Many of the statements in Orwell’s piece “Politics and the English Language”could have just as easily been written today. When Orwell penned the essay, he said that language was incompetent (1946). This statement is especially relevant when one considers the way the world’s population communicates in the present day. Communication has become much more functional and succinct, as Orwell promoted. The primary role of the written language must still be to inform, yet, the ways in which communication is parleyed has changed greatly. I doubt Orwell would be surprised, yet he would most certainly be chagrined. For as much as he warns against wordiness, the English language has indeed gone through quite a reformation.
I refer, to digital communication in the form of texting, “twittering”, and even blogging. Never before has the English language been so changed. In a few lines or less, often eschewing grammar or punctuation, the population of English speakers is changing the format of what has become acceptable in our vernacular.
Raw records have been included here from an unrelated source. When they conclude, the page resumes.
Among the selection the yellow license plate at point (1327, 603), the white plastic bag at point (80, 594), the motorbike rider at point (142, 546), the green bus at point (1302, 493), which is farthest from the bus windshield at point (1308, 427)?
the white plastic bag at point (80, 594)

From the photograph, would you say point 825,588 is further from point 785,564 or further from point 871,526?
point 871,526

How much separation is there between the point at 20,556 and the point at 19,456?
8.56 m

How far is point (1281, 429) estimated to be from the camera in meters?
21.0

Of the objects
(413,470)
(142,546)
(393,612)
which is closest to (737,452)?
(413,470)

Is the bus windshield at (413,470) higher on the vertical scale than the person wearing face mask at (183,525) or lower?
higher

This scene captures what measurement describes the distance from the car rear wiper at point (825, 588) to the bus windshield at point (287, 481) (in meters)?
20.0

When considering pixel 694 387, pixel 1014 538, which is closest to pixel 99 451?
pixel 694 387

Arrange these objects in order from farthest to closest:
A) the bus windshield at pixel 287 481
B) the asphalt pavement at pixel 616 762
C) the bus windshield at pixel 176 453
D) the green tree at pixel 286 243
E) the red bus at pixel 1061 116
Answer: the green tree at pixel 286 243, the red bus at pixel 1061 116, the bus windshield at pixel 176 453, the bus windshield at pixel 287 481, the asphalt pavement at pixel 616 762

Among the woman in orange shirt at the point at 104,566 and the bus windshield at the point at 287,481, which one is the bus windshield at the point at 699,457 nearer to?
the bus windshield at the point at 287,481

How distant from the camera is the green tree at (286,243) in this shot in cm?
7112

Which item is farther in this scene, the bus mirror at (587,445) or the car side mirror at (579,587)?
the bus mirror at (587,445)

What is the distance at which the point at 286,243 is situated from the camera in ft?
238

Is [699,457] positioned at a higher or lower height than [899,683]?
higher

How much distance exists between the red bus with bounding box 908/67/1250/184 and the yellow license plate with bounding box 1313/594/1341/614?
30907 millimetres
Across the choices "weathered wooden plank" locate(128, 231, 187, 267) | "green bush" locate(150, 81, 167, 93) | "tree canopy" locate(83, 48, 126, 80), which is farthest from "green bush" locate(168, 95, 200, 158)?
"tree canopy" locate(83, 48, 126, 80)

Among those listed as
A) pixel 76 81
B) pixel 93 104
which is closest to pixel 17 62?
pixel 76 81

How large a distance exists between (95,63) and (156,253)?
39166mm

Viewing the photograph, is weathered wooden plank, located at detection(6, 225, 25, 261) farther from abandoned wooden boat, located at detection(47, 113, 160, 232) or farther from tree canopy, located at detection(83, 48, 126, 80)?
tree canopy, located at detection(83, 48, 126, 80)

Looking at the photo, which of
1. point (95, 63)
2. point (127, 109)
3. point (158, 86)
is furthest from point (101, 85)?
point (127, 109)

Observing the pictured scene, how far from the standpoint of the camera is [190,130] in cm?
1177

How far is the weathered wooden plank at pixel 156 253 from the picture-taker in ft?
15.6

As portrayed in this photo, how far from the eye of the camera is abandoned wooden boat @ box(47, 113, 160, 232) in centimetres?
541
 Orwell states, “A bad usage can spread by tradition and imitation even among people who should and do know better. The debased language that I have been discussing is in some ways very convenient,” summing up the very manner in which texting has become a prolific form of the written word (1946). This is why, when texting, I make sure to use proper grammar and spelling techniques. I have several friends who do the same and much prefer to read their messages, than those in which the language has been molested and acronym-ized until it is barely comprehendible.